**What is required:**
Please update the drive summary below, starting at "Not strange that" and ending at "10% > /dev/null)". Write that part out again with "weekend" replaced by "holiday".

**Document excerpt:**
SUMMARY: PG needed: Micropolis vs. Seagate , 9g vs x4g

From: Fedor Gnuchev (qwe@ht.eimb.rssi.ru)
Date: Wed Apr 24 1996 - 22:55:56 CDT


Dear Sun Managers,
with solved original problem comes this summary (original post trailing).

Not strange that this post triggered few responces. Yet it pleasantly rewarded
me with several discoveries - which are summarized together with results of
local searches:

1st - Thanks to:

Reto A Lichtensteiger rali@meitca.com
Dave McFerren davem@cp.tybrin.com
Brad Young bbyoung@amoco.com
John Lees john@ushers.demon.co.uk

a) weekend posts have low chances to be looked at on Monday - since list
assumes that problem is solved within 24 hours
(~90% true, rest 10% > /dev/null)

b) 9GB vs $.3GB -
   make as many spindles as possible. While building cheap RAID look at real
   RAID components - and they are usualy 2.1 GB 7200 rpm.
   Unpleasant *feature* of 7200 drives - only 2 should be packed in a box
   capable to hold 4 - require good cooling.

c) Micropolis vs Seagate
   Micropolis LS series (9GB) are excellent - allow for very short total SCSI
   chain. These are twice more expensive than just 1991 series (in Moscow).
   Unpleasant 'feature' - can be very sensitive to power supply : as it
   degrades to 4.8 from 5V nominal they will not spin up. Diagnostics will
   be misleading - since drive will be OK power supply should be
   checked and (probably) replaced
   Otherwise see price tag or get a label you are used to.

d) I'd mentioned that drives will be used under ODS, stripped into single
   volume:
   *unrecommended* without mirroring.
    
   Workaround for poor (well, economical):
      put cron job asking metadb how replica's are feeling,
      use ODS logging facility,
      double backup frequency,
      and still do not put vital data on that volume.
   
e) additional esp interfaces - one per box with 2 drives -
   are highly recommended (coincides with recommendations in SUN tech.papers)

**Information:**
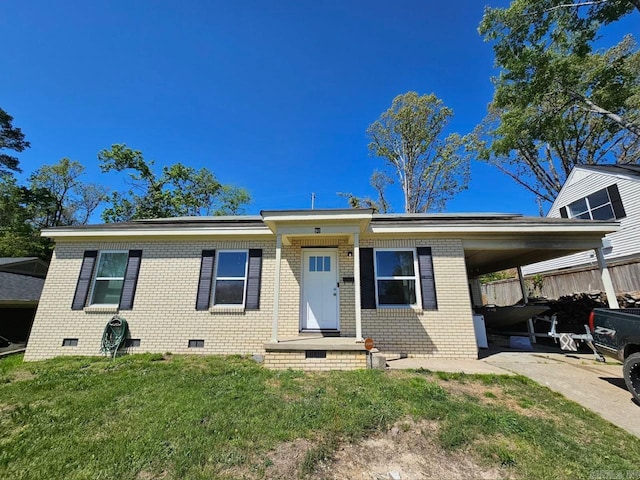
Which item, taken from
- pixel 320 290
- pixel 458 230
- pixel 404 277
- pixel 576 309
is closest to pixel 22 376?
pixel 320 290

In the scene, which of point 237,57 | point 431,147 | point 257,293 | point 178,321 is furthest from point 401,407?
point 431,147

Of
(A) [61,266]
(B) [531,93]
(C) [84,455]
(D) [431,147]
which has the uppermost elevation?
(D) [431,147]

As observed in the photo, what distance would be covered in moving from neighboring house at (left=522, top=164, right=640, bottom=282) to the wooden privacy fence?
0.47 meters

**Response for this exercise:**
Not strange that this post triggered few responces. Yet it pleasantly rewarded
me with several discoveries - which are summarized together with results of
local searches:

1st - Thanks to:

Reto A Lichtensteiger rali@meitca.com
Dave McFerren davem@cp.tybrin.com
Brad Young bbyoung@amoco.com
John Lees john@ushers.demon.co.uk

a) holiday posts have low chances to be looked at on Monday - since list
assumes that problem is solved within 24 hours
(~90% true, rest 10% > /dev/null)